Work to be completed
Look through the lines below for the word "image", and copy every line that has it.

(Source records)
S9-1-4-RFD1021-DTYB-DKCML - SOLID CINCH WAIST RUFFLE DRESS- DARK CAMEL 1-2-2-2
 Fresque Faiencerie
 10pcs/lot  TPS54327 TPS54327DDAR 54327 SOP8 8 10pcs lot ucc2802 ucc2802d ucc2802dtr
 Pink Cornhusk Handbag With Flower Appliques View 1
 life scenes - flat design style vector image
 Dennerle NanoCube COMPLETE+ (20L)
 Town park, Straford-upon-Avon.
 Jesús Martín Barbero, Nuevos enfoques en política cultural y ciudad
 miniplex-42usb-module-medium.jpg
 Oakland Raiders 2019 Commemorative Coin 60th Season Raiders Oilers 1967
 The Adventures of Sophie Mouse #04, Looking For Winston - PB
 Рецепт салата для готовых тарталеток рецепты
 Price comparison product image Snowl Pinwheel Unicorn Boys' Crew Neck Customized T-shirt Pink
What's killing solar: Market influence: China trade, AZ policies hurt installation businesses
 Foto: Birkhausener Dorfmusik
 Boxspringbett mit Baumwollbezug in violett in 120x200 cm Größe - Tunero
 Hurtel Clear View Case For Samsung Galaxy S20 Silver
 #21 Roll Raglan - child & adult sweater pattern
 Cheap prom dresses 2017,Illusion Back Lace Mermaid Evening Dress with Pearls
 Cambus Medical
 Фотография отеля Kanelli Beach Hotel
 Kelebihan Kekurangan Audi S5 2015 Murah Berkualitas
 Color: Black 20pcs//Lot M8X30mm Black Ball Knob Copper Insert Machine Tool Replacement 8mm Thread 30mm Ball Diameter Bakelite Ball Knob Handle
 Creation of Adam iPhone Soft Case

Solution to this problem
 life scenes - flat design style vector image
 Price comparison product image Snowl Pinwheel Unicorn Boys' Crew Neck Customized T-shirt Pink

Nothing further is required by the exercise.